Q4 (Deep Learning). Same CNN as Q3. Total number of parameters (including bias)? (One choice) 1) 9820 2) 12660 3) 2460 4) 380 5) 12280 6) 12760
Correct item: 2. Explanation: Layer1=380, Layer2=2460, Layer3=9820 => 12660 total.

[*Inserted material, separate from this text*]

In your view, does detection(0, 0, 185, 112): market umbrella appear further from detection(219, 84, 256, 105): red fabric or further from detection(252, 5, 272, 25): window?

Q5 (Deep Learning). A single-hidden-layer net for multiclass: h=σ(W(1)x + b(1)), ŷ=softmax(W(2)h + b(2)). Input dimension=D, classes=k, hidden=H. Total # of parameters? (One choice) 1) (D+1)H + (H+1)k 2) D+H+k 3) HD+KH 4) H+K 5) HD+KH+K
Correct item: 1. Explanation: The first layer has (D+1)H parameters, second has (H+1)k.
Q6 (Deep Learning). Same net as Q5, cross-entropy error, gradient wrt w(1)ᵢⱼ? (One choice) 1) Σₖ(yₖ - ŷₖ) hᵢ(1-hᵢ) xⱼ 2) Σₖ(yₖ - ŷₖ) w(2)ₖᵢ hᵢ(1-hᵢ) xⱼ 3) Σₖ(yₖ - ŷₖ) w(2)ₖᵢ hᵢ(1-hᵢ) 4) Σₖ(yₖ - ŷₖ) w(2)ₖᵢ hᵢ(1-hᵢ) xᵢ …
Correct item: 2. Explanation: The chain rule gives Σₖ(yₖ - ŷₖ) w(2)ₖᵢ hᵢ(1-hᵢ) xⱼ.
Q7 (Deep Learning). Which are true for convolutional layers? (Two correct) 1) Good for all tabular data 2) Trained by gradient descent 3) Fewer params than fully connected for same input 4) Use linear activations
Correct items: 2 and 3. Explanation: Convs do share weights, so fewer parameters, and are trained via gradient descent.
Q8 (Deep Learning). Which are true for RNNs? (Two correct) 1) LSTMs fix vanishing gradient issues 2) Param count depends on sequence length 3) RNNs only do many-to-one tasks 4) RNN design uses parameter sharing
Correct items: 1 and 4. Explanation: LSTMs mitigate vanishing gradients; RNNs share parameters across timesteps.